:: The input

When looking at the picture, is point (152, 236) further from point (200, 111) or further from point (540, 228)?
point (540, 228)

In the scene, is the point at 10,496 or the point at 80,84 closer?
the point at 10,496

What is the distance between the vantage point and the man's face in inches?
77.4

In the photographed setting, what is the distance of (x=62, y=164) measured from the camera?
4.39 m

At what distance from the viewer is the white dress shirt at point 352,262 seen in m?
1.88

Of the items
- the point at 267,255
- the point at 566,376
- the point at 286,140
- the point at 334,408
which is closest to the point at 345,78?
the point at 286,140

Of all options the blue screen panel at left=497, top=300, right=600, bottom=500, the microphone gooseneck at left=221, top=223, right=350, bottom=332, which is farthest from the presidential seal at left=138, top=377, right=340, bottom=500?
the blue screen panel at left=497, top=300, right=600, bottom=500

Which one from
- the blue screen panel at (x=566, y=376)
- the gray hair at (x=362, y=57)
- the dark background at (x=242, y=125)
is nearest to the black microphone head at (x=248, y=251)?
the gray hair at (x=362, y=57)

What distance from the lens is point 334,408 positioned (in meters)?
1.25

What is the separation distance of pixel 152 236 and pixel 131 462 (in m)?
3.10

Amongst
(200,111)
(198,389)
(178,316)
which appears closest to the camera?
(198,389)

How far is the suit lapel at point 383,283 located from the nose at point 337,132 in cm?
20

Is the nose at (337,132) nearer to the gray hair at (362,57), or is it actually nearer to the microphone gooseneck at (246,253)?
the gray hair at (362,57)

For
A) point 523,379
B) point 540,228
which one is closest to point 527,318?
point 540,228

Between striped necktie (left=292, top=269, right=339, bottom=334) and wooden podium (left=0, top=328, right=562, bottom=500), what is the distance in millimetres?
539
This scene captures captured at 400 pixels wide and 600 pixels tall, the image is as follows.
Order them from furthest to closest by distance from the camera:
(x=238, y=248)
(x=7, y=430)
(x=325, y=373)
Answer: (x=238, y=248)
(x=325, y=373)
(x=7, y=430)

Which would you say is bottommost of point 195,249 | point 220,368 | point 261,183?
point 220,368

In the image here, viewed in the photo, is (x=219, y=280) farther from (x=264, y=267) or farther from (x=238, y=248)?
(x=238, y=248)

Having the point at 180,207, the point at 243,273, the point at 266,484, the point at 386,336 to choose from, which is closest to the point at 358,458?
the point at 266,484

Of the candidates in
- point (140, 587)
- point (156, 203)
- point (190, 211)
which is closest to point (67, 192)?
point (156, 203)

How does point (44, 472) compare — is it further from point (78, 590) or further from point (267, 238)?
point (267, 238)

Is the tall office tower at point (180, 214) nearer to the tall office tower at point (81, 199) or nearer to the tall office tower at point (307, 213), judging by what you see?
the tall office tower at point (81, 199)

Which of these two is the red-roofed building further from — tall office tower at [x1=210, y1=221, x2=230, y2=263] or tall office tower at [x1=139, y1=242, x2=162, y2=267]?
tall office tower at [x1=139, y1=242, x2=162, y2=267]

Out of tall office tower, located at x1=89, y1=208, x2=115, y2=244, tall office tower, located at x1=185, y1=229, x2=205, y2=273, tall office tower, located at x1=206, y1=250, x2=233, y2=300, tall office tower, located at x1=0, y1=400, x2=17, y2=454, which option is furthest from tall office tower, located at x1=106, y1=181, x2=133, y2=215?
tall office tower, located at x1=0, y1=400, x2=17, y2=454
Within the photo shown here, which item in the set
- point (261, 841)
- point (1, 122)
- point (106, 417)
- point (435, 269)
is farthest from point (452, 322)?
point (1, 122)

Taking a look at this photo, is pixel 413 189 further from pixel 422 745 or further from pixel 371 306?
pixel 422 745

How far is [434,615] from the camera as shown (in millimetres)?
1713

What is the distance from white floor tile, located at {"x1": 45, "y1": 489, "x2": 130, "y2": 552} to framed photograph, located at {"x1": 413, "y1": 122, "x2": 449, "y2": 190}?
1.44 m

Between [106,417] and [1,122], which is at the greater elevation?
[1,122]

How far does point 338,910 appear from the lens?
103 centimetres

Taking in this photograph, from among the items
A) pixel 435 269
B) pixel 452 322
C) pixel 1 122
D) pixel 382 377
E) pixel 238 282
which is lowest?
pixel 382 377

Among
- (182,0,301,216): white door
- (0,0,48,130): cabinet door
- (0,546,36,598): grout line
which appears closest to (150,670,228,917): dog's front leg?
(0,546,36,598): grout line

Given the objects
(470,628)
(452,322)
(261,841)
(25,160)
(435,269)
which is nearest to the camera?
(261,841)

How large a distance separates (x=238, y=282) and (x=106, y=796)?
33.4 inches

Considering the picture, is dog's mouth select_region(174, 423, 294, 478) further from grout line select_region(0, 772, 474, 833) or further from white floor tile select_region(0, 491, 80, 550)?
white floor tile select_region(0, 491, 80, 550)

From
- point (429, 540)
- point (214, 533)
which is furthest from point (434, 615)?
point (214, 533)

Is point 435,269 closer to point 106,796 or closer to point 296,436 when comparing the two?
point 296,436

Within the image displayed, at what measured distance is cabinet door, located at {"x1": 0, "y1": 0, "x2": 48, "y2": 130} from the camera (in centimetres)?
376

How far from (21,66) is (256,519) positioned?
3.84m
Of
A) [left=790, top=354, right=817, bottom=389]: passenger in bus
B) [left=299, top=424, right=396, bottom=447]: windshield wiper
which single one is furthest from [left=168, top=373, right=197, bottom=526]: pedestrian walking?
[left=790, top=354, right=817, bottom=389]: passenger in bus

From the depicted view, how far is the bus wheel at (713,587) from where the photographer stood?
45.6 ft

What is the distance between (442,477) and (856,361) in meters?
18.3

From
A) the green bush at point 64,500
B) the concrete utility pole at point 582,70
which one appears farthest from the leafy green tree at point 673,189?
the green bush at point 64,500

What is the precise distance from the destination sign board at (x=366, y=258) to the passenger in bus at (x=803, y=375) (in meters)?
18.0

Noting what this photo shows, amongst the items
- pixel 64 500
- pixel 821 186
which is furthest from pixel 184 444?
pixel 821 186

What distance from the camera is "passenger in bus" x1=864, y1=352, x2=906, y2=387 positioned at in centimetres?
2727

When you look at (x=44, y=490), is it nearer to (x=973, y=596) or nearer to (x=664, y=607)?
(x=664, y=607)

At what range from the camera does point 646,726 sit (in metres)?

::::

Work instructions:
Copy every line exactly. Leave nothing out.

Final result:
When looking at the picture, is point (152, 236) further from point (200, 111) or further from point (540, 228)?
point (540, 228)

In the scene, is the point at 10,496 or the point at 80,84 closer?
the point at 10,496

What is the distance between the vantage point and the man's face in inches?
77.4

In the photographed setting, what is the distance of (x=62, y=164) measured from the camera?
4.39 m

At what distance from the viewer is the white dress shirt at point 352,262 seen in m?
1.88

Of the items
- the point at 267,255
- the point at 566,376
- the point at 286,140
- the point at 334,408
which is closest to the point at 345,78?
the point at 286,140

Of all options the blue screen panel at left=497, top=300, right=600, bottom=500, the microphone gooseneck at left=221, top=223, right=350, bottom=332, which is farthest from the presidential seal at left=138, top=377, right=340, bottom=500?
the blue screen panel at left=497, top=300, right=600, bottom=500

Which one from
- the blue screen panel at (x=566, y=376)
- the gray hair at (x=362, y=57)
- the dark background at (x=242, y=125)
is nearest to the black microphone head at (x=248, y=251)?
the gray hair at (x=362, y=57)

What distance from the lens is point 334,408 positioned (in meters)?
1.25

What is the separation distance of pixel 152 236 and pixel 131 462 (in m)?
3.10

Amongst
(200,111)
(198,389)
(178,316)
which appears closest to the camera?
(198,389)

How far is the suit lapel at point 383,283 located from the nose at point 337,132 in cm?
20

Is the nose at (337,132) nearer to the gray hair at (362,57), or is it actually nearer to the microphone gooseneck at (246,253)?
the gray hair at (362,57)

For
A) point 523,379
B) point 540,228
which one is closest to point 527,318?
point 540,228

Between striped necktie (left=292, top=269, right=339, bottom=334) and wooden podium (left=0, top=328, right=562, bottom=500), what is the distance in millimetres?
539
This scene captures captured at 400 pixels wide and 600 pixels tall, the image is as follows.
Order them from furthest to closest by distance from the camera:
(x=238, y=248)
(x=7, y=430)
(x=325, y=373)
Answer: (x=238, y=248)
(x=325, y=373)
(x=7, y=430)

Which would you say is bottommost of point 195,249 | point 220,368 | point 261,183?
point 220,368

In the image here, viewed in the photo, is (x=219, y=280) farther from (x=264, y=267) or farther from (x=238, y=248)?
(x=238, y=248)

Having the point at 180,207, the point at 243,273, the point at 266,484, the point at 386,336 to choose from, which is closest to the point at 358,458?
the point at 266,484

Of the candidates in
- point (140, 587)
- point (156, 203)
- point (190, 211)
which is closest to point (67, 192)?
point (156, 203)

How does point (44, 472) compare — is it further from point (78, 590) or further from point (267, 238)?
point (267, 238)

Is the tall office tower at point (180, 214) nearer to the tall office tower at point (81, 199) or nearer to the tall office tower at point (307, 213), judging by what you see?
the tall office tower at point (81, 199)

Which of these two is the red-roofed building further from — tall office tower at [x1=210, y1=221, x2=230, y2=263] or tall office tower at [x1=139, y1=242, x2=162, y2=267]?
tall office tower at [x1=139, y1=242, x2=162, y2=267]

Out of tall office tower, located at x1=89, y1=208, x2=115, y2=244, tall office tower, located at x1=185, y1=229, x2=205, y2=273, tall office tower, located at x1=206, y1=250, x2=233, y2=300, tall office tower, located at x1=0, y1=400, x2=17, y2=454, which option is furthest from tall office tower, located at x1=106, y1=181, x2=133, y2=215?
tall office tower, located at x1=0, y1=400, x2=17, y2=454
Within the photo shown here, which item in the set
- point (261, 841)
- point (1, 122)
- point (106, 417)
- point (435, 269)
is farthest from point (452, 322)?
point (1, 122)

Taking a look at this photo, is pixel 413 189 further from pixel 422 745 or further from pixel 371 306?
pixel 422 745

How far is [434,615] from the camera as shown (in millimetres)?
1713

What is the distance from white floor tile, located at {"x1": 45, "y1": 489, "x2": 130, "y2": 552} to framed photograph, located at {"x1": 413, "y1": 122, "x2": 449, "y2": 190}?
1.44 m

Between [106,417] and [1,122], which is at the greater elevation?
[1,122]

How far does point 338,910 appear from the lens?
103 centimetres

Taking in this photograph, from among the items
A) pixel 435 269
B) pixel 452 322
C) pixel 1 122
D) pixel 382 377
E) pixel 238 282
which is lowest?
pixel 382 377

Among
- (182,0,301,216): white door
- (0,0,48,130): cabinet door
- (0,546,36,598): grout line
which appears closest to (150,670,228,917): dog's front leg?
(0,546,36,598): grout line

Given the objects
(470,628)
(452,322)
(261,841)
(25,160)
(435,269)
which is nearest to the camera?
(261,841)

How large a distance separates (x=238, y=282) and (x=106, y=796)?
33.4 inches

Considering the picture, is dog's mouth select_region(174, 423, 294, 478) further from grout line select_region(0, 772, 474, 833) or further from white floor tile select_region(0, 491, 80, 550)?
white floor tile select_region(0, 491, 80, 550)

From
- point (429, 540)
- point (214, 533)
which is furthest from point (434, 615)?
point (214, 533)

Is point 435,269 closer to point 106,796 or closer to point 296,436 when comparing the two?
point 296,436

Within the image displayed, at what measured distance is cabinet door, located at {"x1": 0, "y1": 0, "x2": 48, "y2": 130} from the camera (in centimetres)?
376

How far from (21,66) is (256,519) positioned?
3.84m
Of
A) [left=790, top=354, right=817, bottom=389]: passenger in bus
B) [left=299, top=424, right=396, bottom=447]: windshield wiper
which single one is furthest from [left=168, top=373, right=197, bottom=526]: pedestrian walking?
[left=790, top=354, right=817, bottom=389]: passenger in bus

From the depicted view, how far is the bus wheel at (713,587) from where the photographer stood?
45.6 ft

What is the distance between (442,477) and (856,361) in meters?
18.3

From
A) the green bush at point 64,500
B) the concrete utility pole at point 582,70
which one appears farthest from the leafy green tree at point 673,189?
the green bush at point 64,500

What is the precise distance from the destination sign board at (x=366, y=258) to the passenger in bus at (x=803, y=375) (in meters)?
18.0

Noting what this photo shows, amongst the items
- pixel 64 500
- pixel 821 186
which is furthest from pixel 184 444?
pixel 821 186

What distance from the camera is "passenger in bus" x1=864, y1=352, x2=906, y2=387 positioned at in centimetres?
2727

When you look at (x=44, y=490), is it nearer to (x=973, y=596) or nearer to (x=664, y=607)?
(x=664, y=607)

At what range from the camera does point 646,726 sit (in metres)?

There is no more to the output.